Faut-il souscrire au jugement d’Albert le Grand[1] et croire avec lui qu’Alexandre d’Aphrodisias a vraiment été l’inspirateur de David de Dinant ? C’est l’opinion que Ch. Jourdain a proposée et soutenue.

« Ce n’est pas ici le lieu, disait Charles Jourdain[2], de parcourir les nombreux commentaires qu’Alexandre a laissés, ni même d’en dresser la liste. On n’ignore pas qu’il existe dans le nombre un double commentaire sur le traité De l’âme, et un extrait de ce commentaire qui forme un opuscule à part sous ce titre : De i’intelligence et de l’intelligible. Or nous croyons être en mesure d’établir, sinon avec une complète certitude, au moins avec une vraisemblance assez haute, que ce sont précisément ces écrits et le traité auquel ils se rapportent qui, mêlant leur influence à celle de l’ouvrage de Scot Erigène, ont égaré David de Diînant et l’ont poussé aux conclusions qui lui sont imputées, »

En dépit de l’habile exégèse de Charles Jourdain, nous ne parvenons pas à reconnaître, dans les commentaires d’Alexandre d’Aphrodisias au traité De l’âme, le moindre germe de la doctrine attribuée à David de Dînant par Albert le Grand et par Saint Thomas d’Aquin.

Le lien que Charles Jourdain, établit entre ces doctrines et le De divisione Naturæ serait peut-être plus saisissable ; toutefois devrait-on supposer que l’enseignement du De divisione Naturæ a été influencé par celui du Fons vitæ.

Le nom de Noys (Νοῦς) peut raisonnablement s’appliquer au Verbe ; dès lors, l’identité du Noys avec Dieu ne serait plus que l’expression du dogme catholique.

D’autre part, selon le langage de Jean Scot, le Verbe est l’Essence universelle, l’Οὐσία de toutes choses et, par là, il entend simplement cette doctrine de Saint Augustin que le Verbe est l’Idée ou l’Exemplaire éternel de la création. L’identité de Dieu, du Νοῦς et de l’Οὐσία universelle pouvait donc être proclamée par un lecteur de l’Érigène sans porter la moindre atteinte à la doctrine catholique.

-*-*-

* _Travail à faire_
**a.** Indiquez quel ouvrage, selon Charles Jourdain dans l'extrait, a mêlé son influence à celle des écrits d'Alexandre pour pousser David de Dinant à ses conclusions.
**b.** Dites si chacune des affirmations suivantes concorde avec l'extrait, en justifiant par les mots exacts du texte : (i) Charles Jourdain juge que c'est le lieu de dresser la liste des commentaires d'Alexandre ; (ii) l'auteur reconnaît dans les commentaires d'Alexandre d'Aphrodisias au traité De l'âme un germe de la doctrine attribuée à David de Dinant ; (iii) dans le langage de Jean Scot, le Verbe est l'Essence universelle.

* _Données extraites d'une collection_
-*-*-

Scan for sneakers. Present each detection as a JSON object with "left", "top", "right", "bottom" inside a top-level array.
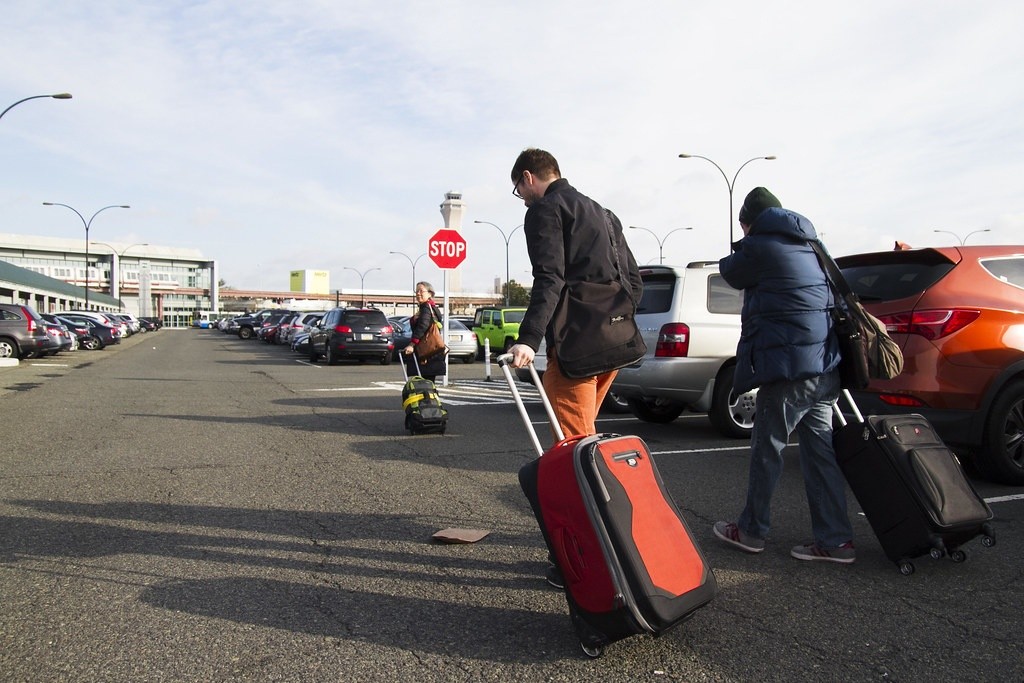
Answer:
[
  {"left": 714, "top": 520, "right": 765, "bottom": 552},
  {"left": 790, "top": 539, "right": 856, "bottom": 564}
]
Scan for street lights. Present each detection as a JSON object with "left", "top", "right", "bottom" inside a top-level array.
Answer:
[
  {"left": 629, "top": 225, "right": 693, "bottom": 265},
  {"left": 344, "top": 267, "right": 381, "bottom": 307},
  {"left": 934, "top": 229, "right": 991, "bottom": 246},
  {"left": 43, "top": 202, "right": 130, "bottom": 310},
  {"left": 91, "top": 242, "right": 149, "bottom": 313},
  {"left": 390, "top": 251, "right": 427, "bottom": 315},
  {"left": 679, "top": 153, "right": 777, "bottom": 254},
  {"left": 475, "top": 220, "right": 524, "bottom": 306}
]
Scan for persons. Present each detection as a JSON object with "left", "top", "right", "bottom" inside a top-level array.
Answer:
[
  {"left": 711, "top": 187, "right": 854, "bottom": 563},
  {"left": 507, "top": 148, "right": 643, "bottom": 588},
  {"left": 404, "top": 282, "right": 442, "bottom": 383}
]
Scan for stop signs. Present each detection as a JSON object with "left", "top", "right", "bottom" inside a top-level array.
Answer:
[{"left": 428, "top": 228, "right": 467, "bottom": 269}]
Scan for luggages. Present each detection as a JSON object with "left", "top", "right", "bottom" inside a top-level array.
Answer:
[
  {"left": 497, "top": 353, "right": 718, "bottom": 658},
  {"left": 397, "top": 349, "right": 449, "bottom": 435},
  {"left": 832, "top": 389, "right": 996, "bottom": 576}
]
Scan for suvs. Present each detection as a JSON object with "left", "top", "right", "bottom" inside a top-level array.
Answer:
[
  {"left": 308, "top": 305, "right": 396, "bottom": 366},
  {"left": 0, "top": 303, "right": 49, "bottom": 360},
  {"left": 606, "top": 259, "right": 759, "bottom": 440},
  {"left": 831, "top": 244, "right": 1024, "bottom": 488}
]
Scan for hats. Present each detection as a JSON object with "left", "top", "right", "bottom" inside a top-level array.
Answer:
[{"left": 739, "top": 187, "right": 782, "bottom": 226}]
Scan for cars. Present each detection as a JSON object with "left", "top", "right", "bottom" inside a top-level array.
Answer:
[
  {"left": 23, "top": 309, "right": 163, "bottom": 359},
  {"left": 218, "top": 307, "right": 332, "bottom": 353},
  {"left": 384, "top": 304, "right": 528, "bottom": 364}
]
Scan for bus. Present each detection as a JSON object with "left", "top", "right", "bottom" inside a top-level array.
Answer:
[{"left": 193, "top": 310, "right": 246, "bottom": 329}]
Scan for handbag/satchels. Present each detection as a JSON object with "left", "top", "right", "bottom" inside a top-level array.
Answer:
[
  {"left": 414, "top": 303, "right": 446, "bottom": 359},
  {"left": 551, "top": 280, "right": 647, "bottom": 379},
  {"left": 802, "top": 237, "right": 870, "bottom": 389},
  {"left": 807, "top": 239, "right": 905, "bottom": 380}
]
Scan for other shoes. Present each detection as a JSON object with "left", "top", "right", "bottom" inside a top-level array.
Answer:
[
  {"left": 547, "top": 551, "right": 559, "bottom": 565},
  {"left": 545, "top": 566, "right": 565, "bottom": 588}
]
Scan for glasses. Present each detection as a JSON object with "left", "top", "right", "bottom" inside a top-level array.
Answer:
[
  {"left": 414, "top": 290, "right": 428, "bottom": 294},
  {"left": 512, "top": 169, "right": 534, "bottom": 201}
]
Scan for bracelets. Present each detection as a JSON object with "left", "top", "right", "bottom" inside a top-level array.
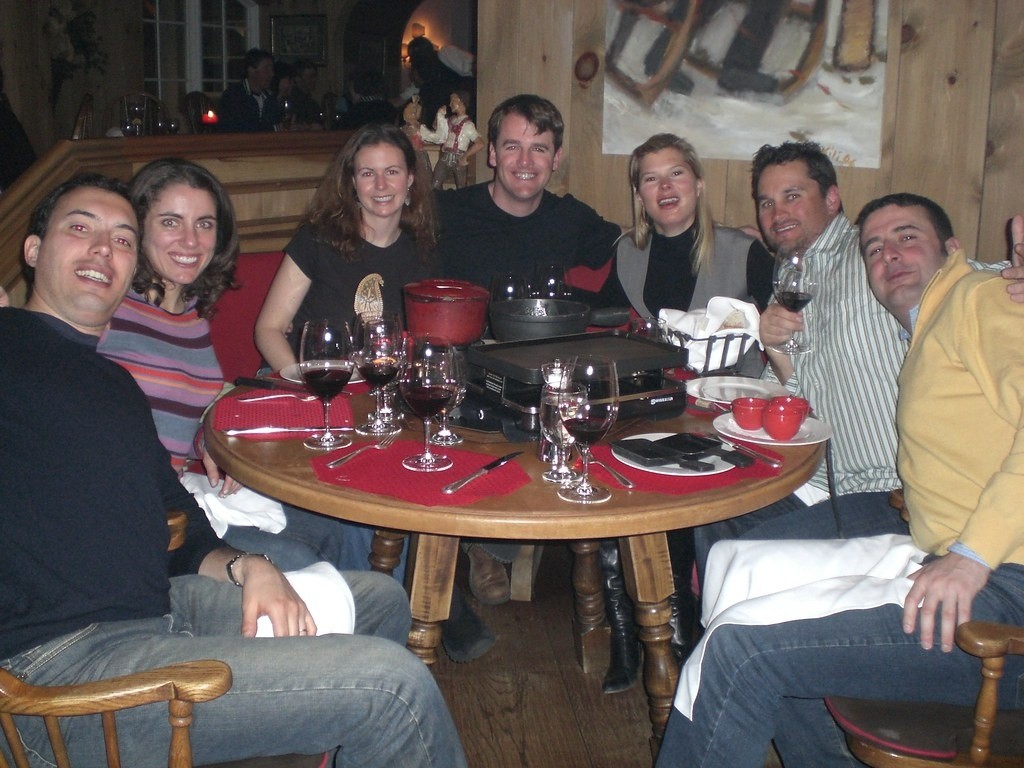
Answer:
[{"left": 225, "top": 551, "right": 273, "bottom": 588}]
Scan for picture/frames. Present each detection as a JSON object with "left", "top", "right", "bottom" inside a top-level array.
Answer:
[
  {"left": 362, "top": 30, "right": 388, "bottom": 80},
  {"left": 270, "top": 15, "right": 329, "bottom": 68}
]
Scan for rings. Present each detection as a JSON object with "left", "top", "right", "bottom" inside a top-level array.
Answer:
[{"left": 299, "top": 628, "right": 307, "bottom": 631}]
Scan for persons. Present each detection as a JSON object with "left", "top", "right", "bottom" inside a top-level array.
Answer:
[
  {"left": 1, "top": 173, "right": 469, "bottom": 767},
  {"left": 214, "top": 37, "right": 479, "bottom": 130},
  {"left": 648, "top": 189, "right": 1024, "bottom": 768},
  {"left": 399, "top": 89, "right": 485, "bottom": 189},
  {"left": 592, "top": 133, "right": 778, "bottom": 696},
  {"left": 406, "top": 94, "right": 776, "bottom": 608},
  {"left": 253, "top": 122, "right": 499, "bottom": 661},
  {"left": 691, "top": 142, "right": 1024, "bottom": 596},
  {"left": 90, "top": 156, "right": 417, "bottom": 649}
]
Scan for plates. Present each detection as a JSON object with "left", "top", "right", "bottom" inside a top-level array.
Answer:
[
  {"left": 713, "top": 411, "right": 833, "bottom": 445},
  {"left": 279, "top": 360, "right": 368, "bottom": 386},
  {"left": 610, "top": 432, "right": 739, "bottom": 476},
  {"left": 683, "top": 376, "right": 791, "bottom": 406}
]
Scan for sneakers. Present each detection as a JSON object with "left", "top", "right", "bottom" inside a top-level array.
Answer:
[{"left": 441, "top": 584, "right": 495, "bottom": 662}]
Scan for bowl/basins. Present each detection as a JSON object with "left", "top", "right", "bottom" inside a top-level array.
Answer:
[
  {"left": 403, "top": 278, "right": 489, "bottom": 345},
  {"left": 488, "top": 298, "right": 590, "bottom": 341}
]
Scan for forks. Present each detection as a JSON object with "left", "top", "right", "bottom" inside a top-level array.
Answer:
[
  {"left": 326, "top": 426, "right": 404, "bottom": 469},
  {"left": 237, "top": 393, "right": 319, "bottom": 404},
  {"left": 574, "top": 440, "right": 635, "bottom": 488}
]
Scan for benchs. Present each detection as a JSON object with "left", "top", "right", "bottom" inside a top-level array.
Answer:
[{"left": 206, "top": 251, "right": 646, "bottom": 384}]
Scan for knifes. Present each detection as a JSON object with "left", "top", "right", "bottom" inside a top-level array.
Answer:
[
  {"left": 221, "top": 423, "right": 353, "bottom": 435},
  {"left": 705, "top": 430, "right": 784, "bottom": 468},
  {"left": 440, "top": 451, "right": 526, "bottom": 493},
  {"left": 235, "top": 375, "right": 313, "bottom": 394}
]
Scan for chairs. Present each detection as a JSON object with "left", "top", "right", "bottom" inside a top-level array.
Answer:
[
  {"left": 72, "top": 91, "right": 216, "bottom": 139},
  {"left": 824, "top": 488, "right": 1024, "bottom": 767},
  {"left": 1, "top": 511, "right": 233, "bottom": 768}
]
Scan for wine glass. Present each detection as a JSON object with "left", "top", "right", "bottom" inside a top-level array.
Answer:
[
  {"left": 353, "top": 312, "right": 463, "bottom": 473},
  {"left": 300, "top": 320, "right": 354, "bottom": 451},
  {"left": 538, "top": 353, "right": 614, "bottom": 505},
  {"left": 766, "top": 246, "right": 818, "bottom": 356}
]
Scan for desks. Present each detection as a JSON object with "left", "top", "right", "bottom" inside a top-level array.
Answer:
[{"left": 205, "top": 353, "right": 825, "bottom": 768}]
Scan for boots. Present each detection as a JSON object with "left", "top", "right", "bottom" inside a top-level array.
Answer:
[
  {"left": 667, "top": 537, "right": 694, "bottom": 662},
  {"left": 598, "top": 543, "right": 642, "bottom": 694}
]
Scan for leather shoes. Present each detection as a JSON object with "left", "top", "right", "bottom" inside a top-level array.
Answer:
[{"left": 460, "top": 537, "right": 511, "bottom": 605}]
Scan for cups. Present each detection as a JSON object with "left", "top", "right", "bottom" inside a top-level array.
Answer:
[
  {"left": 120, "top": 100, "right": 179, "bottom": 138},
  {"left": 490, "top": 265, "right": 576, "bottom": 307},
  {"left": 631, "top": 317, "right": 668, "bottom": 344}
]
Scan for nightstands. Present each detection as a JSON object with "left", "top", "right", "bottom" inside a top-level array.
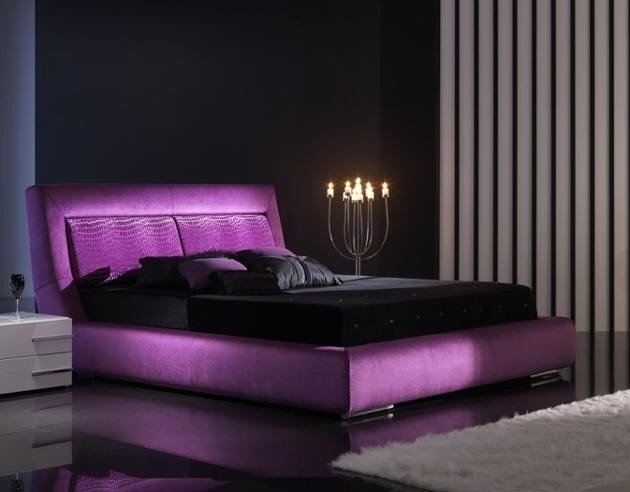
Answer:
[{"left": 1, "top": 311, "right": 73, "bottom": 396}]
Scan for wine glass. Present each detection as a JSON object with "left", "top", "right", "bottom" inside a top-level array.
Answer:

-*-*-

* _Réponses ci-dessous_
**a.** L'ouvrage de Scot Érigène.

**b.**
(i) Non : « Ce n’est pas ici le lieu, disait Charles Jourdain[2], de parcourir les nombreux commentaires qu’Alexandre a laissés, ni même d’en dresser la liste. »
(ii) Non : « nous ne parvenons pas à reconnaître, dans les commentaires d’Alexandre d’Aphrodisias au traité De l’âme, le moindre germe de la doctrine »
(iii) Oui : « selon le langage de Jean Scot, le Verbe est l’Essence universelle »